We anticipated that the more dense, array of displayed envelope trimers on the surface of the phage capsid would result in enhanced humoral immune responses against the Env antigen. We therefore assessed the immunogenicity of our lambda phage particles displaying HIV-1 Env, using immunization experiments in rabbits that employed a very similar design and dose regimen to that described by Wyatt and colleagues in their studies of recombinant, oligomeric HIV-1 gp140 [35
]. In this experiment, the Env decorated phage particles elicited Env-binding antibody titers and virus neutralizing responses that were no higher than those in those animals that received adjuvanted, conventional oligomeric gp140 protein.
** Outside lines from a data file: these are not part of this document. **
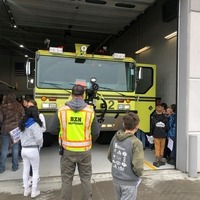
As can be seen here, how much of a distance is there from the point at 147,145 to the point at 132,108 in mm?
2004

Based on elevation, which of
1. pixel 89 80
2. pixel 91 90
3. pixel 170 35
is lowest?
pixel 91 90

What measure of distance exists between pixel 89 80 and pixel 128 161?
14.2ft

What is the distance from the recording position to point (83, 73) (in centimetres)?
719

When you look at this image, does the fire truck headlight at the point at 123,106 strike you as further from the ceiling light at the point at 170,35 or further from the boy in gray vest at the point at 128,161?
the boy in gray vest at the point at 128,161

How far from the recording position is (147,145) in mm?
8875

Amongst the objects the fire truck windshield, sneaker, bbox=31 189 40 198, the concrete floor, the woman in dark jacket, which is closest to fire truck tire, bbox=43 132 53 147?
the concrete floor

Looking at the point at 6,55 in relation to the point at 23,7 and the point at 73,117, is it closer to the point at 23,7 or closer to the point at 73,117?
the point at 23,7

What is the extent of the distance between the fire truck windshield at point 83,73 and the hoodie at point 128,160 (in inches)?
160

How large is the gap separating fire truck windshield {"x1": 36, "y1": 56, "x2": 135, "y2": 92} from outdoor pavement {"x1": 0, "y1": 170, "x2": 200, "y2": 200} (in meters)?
2.52

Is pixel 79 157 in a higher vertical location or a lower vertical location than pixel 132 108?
lower

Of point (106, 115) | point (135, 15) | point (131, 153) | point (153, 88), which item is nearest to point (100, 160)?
point (106, 115)

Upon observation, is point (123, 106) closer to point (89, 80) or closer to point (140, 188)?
point (89, 80)

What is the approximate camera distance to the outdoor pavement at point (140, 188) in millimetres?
4574

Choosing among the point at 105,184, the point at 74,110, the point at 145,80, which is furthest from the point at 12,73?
the point at 74,110
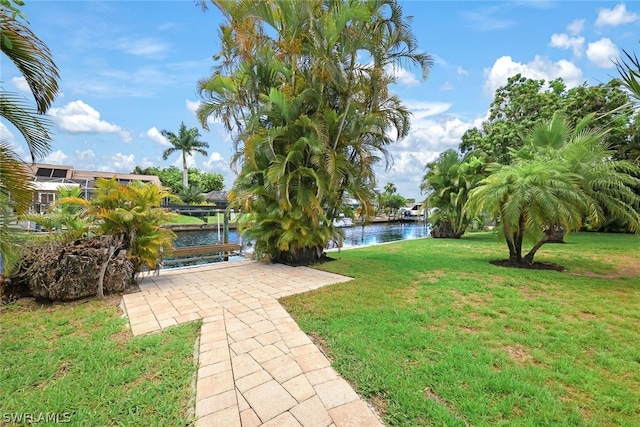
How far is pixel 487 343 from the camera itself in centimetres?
288

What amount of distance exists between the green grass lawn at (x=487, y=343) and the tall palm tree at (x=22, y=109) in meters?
2.90

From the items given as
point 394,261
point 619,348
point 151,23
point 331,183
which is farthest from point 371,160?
point 151,23

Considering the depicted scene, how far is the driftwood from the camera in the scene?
396 cm

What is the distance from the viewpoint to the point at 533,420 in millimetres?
1832

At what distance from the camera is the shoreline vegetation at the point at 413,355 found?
6.48 feet

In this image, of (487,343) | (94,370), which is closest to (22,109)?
(94,370)

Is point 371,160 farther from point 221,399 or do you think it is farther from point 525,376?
point 221,399

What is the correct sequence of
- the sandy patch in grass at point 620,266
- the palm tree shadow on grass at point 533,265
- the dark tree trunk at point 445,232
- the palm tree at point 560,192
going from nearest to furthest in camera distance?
the palm tree at point 560,192 < the sandy patch in grass at point 620,266 < the palm tree shadow on grass at point 533,265 < the dark tree trunk at point 445,232

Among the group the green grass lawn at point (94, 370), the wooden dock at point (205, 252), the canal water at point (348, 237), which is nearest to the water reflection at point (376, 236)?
the canal water at point (348, 237)

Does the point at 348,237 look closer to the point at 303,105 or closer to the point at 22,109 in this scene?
the point at 303,105

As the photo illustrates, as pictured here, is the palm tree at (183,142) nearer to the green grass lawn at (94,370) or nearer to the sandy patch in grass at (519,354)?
the green grass lawn at (94,370)

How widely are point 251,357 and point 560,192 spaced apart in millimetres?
6194

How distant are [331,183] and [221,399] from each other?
451 cm

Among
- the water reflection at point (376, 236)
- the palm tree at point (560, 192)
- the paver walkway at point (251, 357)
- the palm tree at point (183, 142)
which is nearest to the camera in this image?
the paver walkway at point (251, 357)
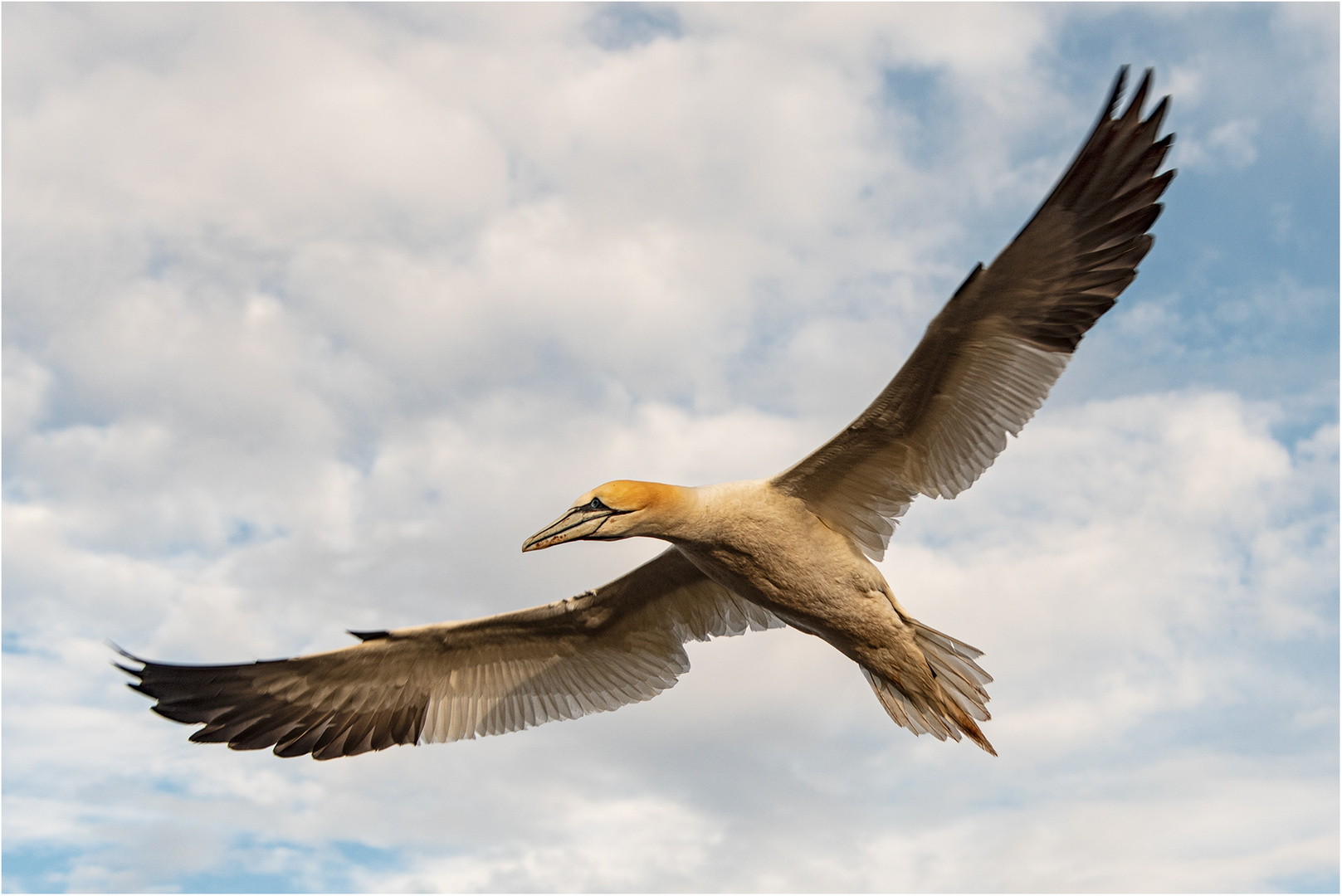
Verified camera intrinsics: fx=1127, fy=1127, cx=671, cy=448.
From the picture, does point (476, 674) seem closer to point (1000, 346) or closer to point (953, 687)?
point (953, 687)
This unexpected result may be related to the fact that sequential immunizations with lambda phage particles displaying an exogenous antigen have been shown to result in progressively diminishing humoral immune response to the displayed antigen – with no immunologic boosting of the response [53
]. This has been attributed to a strong and immunodominant response to the phage-capsid, which is efficiently boosted upon sequential immunization, at the expense of the response to the exogenous antigen [53
]. Our experiments showed a similar boosting of the humoral response to the phage capsid (gpD coat protein) in those animals that received Env-displaying phage particles, suggesting that this may have contributed to the poor Env-specific response that was elicited by the Env-displaying particles. These findings are consistent with the phenomenon of carrier induced epitopic suppression (CIES) [54
]. For uncertain reasons, this phenomenon of CIES was less pronounced when Env-displaying phage particles were used to boost a heterologous gp140 protein prime. Neutralization titers elicited by the protein prime/phage boost group were comparable to those elicited by homologous prime-boost immunization with a high dose of adjuvanted, soluble gp140 - supporting the idea of phage being a poor prime but possibly effective boost.
Collectively, these results show that display of HIV-1 envelope spikes on the VLP-like scaffold provided by phage lambda capsids does not result in an improved humoral immune response as compared to adjuvanted, soluble oligomeric protein.